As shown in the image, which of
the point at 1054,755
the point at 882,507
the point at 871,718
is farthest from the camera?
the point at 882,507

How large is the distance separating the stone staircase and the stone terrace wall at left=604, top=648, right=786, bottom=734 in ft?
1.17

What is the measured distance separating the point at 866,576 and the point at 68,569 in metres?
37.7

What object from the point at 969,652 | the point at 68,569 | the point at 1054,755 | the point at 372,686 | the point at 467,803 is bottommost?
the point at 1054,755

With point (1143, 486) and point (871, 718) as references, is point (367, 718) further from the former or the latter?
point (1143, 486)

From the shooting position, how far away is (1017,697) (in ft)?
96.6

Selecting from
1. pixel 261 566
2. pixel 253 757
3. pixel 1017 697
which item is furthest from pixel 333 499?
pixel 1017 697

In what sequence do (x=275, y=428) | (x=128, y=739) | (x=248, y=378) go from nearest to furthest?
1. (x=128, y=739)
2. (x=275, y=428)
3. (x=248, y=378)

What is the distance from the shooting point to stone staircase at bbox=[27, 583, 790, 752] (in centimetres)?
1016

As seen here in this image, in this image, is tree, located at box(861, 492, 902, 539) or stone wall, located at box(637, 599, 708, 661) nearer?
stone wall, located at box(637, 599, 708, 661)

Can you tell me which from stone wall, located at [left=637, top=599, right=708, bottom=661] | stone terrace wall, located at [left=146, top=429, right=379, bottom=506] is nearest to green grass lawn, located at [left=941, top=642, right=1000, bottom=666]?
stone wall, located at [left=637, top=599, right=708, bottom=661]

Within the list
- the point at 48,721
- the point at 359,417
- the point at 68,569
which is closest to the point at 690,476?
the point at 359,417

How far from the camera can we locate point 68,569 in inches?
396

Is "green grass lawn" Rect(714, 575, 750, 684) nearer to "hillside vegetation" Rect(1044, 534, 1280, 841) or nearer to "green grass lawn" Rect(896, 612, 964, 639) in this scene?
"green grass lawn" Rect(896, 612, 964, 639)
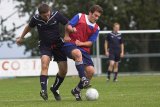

* DIRECTIONS FOR THIS TASK
Copy out word for word the lines from the one containing "How far from" through the final line, including both, and leave the pictures out.

* SOLUTION FOR THIS EXERCISE
How far from the camera can we locate point 68,569 in inches?
396

Is "green grass lawn" Rect(714, 575, 750, 684) nearer to "hillside vegetation" Rect(1044, 534, 1280, 841) or nearer to "green grass lawn" Rect(896, 612, 964, 639) in this scene?
"green grass lawn" Rect(896, 612, 964, 639)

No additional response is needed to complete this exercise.